[Exercise brief]:
Transcribe the listing below word for word.

═════ Entries provided

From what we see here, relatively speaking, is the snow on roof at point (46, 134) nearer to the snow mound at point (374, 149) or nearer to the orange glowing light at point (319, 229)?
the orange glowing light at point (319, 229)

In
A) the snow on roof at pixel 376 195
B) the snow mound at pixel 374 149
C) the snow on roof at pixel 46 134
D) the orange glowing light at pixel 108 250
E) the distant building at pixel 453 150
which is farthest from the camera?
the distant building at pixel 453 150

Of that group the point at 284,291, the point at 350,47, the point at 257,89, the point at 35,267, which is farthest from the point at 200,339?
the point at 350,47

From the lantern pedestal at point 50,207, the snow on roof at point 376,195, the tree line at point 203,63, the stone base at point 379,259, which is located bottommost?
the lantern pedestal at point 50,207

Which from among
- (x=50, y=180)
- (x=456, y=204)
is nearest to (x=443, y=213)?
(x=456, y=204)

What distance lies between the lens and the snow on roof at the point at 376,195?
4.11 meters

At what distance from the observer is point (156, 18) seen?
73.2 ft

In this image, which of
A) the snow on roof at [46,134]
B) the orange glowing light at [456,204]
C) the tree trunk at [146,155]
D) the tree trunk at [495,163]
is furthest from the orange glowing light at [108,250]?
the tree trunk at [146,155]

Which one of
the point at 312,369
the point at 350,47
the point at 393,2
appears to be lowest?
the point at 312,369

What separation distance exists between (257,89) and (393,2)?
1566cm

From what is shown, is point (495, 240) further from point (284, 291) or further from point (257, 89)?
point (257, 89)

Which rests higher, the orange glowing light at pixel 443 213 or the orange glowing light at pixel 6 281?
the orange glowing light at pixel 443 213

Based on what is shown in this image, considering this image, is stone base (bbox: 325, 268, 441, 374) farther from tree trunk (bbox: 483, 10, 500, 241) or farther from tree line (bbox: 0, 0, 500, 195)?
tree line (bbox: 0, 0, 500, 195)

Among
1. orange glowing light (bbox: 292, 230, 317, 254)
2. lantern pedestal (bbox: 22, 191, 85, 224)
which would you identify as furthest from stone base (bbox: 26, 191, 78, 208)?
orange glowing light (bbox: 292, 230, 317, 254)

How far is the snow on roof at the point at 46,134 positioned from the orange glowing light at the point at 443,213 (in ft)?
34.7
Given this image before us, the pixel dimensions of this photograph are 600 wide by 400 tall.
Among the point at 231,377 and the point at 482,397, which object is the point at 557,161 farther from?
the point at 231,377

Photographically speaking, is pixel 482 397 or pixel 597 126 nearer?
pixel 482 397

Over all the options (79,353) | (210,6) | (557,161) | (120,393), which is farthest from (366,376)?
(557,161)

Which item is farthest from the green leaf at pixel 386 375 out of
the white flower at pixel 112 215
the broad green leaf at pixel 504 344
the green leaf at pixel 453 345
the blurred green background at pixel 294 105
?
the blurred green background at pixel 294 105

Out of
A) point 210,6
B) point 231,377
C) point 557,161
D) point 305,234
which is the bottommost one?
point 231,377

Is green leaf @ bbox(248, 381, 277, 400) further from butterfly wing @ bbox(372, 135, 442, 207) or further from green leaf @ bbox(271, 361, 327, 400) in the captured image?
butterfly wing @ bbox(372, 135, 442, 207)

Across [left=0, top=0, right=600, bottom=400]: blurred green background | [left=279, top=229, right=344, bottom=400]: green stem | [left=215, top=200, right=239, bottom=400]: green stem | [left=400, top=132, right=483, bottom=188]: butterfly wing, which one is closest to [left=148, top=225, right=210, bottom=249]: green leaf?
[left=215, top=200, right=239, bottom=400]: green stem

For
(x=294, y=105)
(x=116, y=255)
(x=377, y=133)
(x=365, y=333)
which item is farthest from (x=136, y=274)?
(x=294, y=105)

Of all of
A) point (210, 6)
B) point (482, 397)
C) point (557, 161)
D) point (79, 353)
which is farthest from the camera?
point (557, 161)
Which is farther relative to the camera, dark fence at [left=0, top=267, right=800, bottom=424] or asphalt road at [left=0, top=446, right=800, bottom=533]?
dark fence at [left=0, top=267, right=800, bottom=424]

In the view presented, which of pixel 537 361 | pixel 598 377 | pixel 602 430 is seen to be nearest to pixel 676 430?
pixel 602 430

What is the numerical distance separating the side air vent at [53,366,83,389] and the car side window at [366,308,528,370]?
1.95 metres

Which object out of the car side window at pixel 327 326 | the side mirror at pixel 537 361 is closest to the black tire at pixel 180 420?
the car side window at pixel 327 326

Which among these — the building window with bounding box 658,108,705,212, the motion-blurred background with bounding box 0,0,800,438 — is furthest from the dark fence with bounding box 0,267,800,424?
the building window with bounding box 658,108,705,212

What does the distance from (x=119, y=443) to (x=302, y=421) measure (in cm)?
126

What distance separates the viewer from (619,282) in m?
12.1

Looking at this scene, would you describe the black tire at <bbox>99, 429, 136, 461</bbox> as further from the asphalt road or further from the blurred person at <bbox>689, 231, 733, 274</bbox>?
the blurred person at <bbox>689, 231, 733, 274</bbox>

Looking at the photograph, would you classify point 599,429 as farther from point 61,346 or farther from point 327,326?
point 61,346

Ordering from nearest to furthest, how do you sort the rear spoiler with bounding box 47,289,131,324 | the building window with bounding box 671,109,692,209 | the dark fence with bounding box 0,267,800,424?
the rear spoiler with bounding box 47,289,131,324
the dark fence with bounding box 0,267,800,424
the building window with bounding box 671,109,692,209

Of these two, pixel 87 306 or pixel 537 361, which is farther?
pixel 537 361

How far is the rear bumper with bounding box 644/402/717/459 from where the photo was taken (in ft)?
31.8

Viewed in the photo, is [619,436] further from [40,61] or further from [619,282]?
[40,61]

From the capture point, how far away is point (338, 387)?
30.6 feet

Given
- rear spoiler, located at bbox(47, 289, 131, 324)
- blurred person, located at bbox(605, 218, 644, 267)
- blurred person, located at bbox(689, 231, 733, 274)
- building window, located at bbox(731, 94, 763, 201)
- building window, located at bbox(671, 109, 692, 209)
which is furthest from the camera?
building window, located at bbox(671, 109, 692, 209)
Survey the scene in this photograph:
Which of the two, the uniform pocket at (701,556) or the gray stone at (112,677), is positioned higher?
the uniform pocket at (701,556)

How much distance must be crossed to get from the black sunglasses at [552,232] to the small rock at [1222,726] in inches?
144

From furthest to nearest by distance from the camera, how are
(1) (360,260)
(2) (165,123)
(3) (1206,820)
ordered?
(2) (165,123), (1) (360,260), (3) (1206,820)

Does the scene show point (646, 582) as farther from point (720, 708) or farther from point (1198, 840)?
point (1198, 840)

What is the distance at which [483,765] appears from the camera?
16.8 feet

══════════

[Exercise response]:
From what we see here, relatively speaking, is the snow on roof at point (46, 134) nearer to the snow mound at point (374, 149) or nearer to the orange glowing light at point (319, 229)?
the orange glowing light at point (319, 229)

In
A) the snow on roof at pixel 376 195
B) the snow mound at pixel 374 149
C) the snow on roof at pixel 46 134
D) the orange glowing light at pixel 108 250
E) the distant building at pixel 453 150
which is farthest from the camera?
the distant building at pixel 453 150

Of that group the point at 284,291, the point at 350,47, the point at 257,89, the point at 35,267, which is farthest from the point at 200,339?
the point at 350,47

From the lantern pedestal at point 50,207, the snow on roof at point 376,195, the tree line at point 203,63, the stone base at point 379,259, which is located bottommost?
the lantern pedestal at point 50,207

Which from among
- (x=50, y=180)
- (x=456, y=204)
is nearest to (x=443, y=213)?
(x=456, y=204)

What distance lies between the lens and the snow on roof at the point at 376,195?
4.11 meters

At what distance from the observer is point (156, 18) seen?
73.2 ft

In this image, which of
A) the snow on roof at [46,134]
B) the orange glowing light at [456,204]
C) the tree trunk at [146,155]
D) the tree trunk at [495,163]
is furthest from the orange glowing light at [108,250]?
the tree trunk at [146,155]

Which one of
the point at 312,369
the point at 350,47
the point at 393,2
appears to be lowest?
the point at 312,369

What separation distance exists between (257,89) and (393,2)?
1566cm

From what is shown, is point (495, 240) further from point (284, 291) or further from point (257, 89)?
point (257, 89)

Which rests higher, the orange glowing light at pixel 443 213 or the orange glowing light at pixel 6 281?
the orange glowing light at pixel 443 213

Based on what is shown in this image, considering this image, is stone base (bbox: 325, 268, 441, 374) farther from tree trunk (bbox: 483, 10, 500, 241) or farther from tree line (bbox: 0, 0, 500, 195)?
tree line (bbox: 0, 0, 500, 195)

Among
1. orange glowing light (bbox: 292, 230, 317, 254)
2. lantern pedestal (bbox: 22, 191, 85, 224)
which would you identify as furthest from stone base (bbox: 26, 191, 78, 208)?
orange glowing light (bbox: 292, 230, 317, 254)

How far is the snow on roof at the point at 46,134 positioned from the orange glowing light at the point at 443,213 (in ft)?
34.7
Given this image before us, the pixel dimensions of this photograph are 600 wide by 400 tall.
Among the point at 231,377 and the point at 482,397, which object is the point at 557,161 farther from?
the point at 231,377

Photographically speaking, is pixel 482 397 or pixel 597 126 nearer?
pixel 482 397

Over all the options (79,353) | (210,6) | (557,161) | (120,393), which is farthest from (366,376)?
(557,161)

Which item is farthest from the green leaf at pixel 386 375 out of
the white flower at pixel 112 215
the broad green leaf at pixel 504 344
the green leaf at pixel 453 345
the blurred green background at pixel 294 105
?
the blurred green background at pixel 294 105

Out of
A) point 210,6
B) point 231,377
C) point 557,161
D) point 305,234
which is the bottommost one?
point 231,377

Is green leaf @ bbox(248, 381, 277, 400) further from butterfly wing @ bbox(372, 135, 442, 207) or further from green leaf @ bbox(271, 361, 327, 400) in the captured image?
butterfly wing @ bbox(372, 135, 442, 207)

Across [left=0, top=0, right=600, bottom=400]: blurred green background | [left=279, top=229, right=344, bottom=400]: green stem | [left=215, top=200, right=239, bottom=400]: green stem | [left=400, top=132, right=483, bottom=188]: butterfly wing, which one is closest to [left=148, top=225, right=210, bottom=249]: green leaf?
[left=215, top=200, right=239, bottom=400]: green stem

For
(x=294, y=105)
(x=116, y=255)
(x=377, y=133)
(x=365, y=333)
which item is farthest from (x=136, y=274)?
(x=294, y=105)

Of all of
A) point (210, 6)
B) point (482, 397)
C) point (557, 161)
D) point (79, 353)
which is farthest from the camera?
point (557, 161)
Which is farther relative to the camera, dark fence at [left=0, top=267, right=800, bottom=424] or asphalt road at [left=0, top=446, right=800, bottom=533]?
dark fence at [left=0, top=267, right=800, bottom=424]

In the view presented, which of pixel 537 361 | pixel 598 377 | pixel 602 430 is seen to be nearest to pixel 676 430?
pixel 602 430

What is the numerical distance separating the side air vent at [53,366,83,389] and the car side window at [366,308,528,370]?
1.95 metres

Which object out of the car side window at pixel 327 326 | the side mirror at pixel 537 361 is closest to the black tire at pixel 180 420?
the car side window at pixel 327 326

Which among these — the building window with bounding box 658,108,705,212, the motion-blurred background with bounding box 0,0,800,438 — is furthest from the dark fence with bounding box 0,267,800,424?
the building window with bounding box 658,108,705,212

What does the distance from (x=119, y=443) to (x=302, y=421) measure (in cm)?
126

What distance separates the viewer from (619,282) in m?
12.1

Looking at this scene, would you describe the black tire at <bbox>99, 429, 136, 461</bbox> as further from the asphalt road or further from the blurred person at <bbox>689, 231, 733, 274</bbox>?
the blurred person at <bbox>689, 231, 733, 274</bbox>

Looking at the photograph, would you classify point 599,429 as farther from point 61,346 or farther from point 327,326?
point 61,346

Ordering from nearest to furthest, how do you sort the rear spoiler with bounding box 47,289,131,324 | the building window with bounding box 671,109,692,209 | the dark fence with bounding box 0,267,800,424?
the rear spoiler with bounding box 47,289,131,324
the dark fence with bounding box 0,267,800,424
the building window with bounding box 671,109,692,209

Of these two, pixel 87 306 or pixel 537 361, which is farther?
pixel 537 361

How far is the rear bumper with bounding box 644/402/717/459 from where the photo was taken (in ft)?
31.8

Viewed in the photo, is [619,436] further from [40,61] or further from [619,282]?
[40,61]

From the capture point, how far away is point (338, 387)?
30.6 feet

Given
- rear spoiler, located at bbox(47, 289, 131, 324)
- blurred person, located at bbox(605, 218, 644, 267)
- blurred person, located at bbox(689, 231, 733, 274)
- building window, located at bbox(731, 94, 763, 201)
- building window, located at bbox(671, 109, 692, 209)
which is furthest from the camera?
building window, located at bbox(671, 109, 692, 209)
Survey the scene in this photograph:
Which of the two, the uniform pocket at (701,556) or the gray stone at (112,677), is positioned higher?
the uniform pocket at (701,556)

How much distance must be crossed to get from the black sunglasses at [552,232] to the small rock at [1222,726] in inches?
144

From furthest to nearest by distance from the camera, how are
(1) (360,260)
(2) (165,123)
(3) (1206,820)
ordered?
(2) (165,123), (1) (360,260), (3) (1206,820)

Does the scene show point (646, 582) as farther from point (720, 708) or farther from point (1198, 840)?
point (1198, 840)

What is the distance at which [483,765] appears from the camera?
16.8 feet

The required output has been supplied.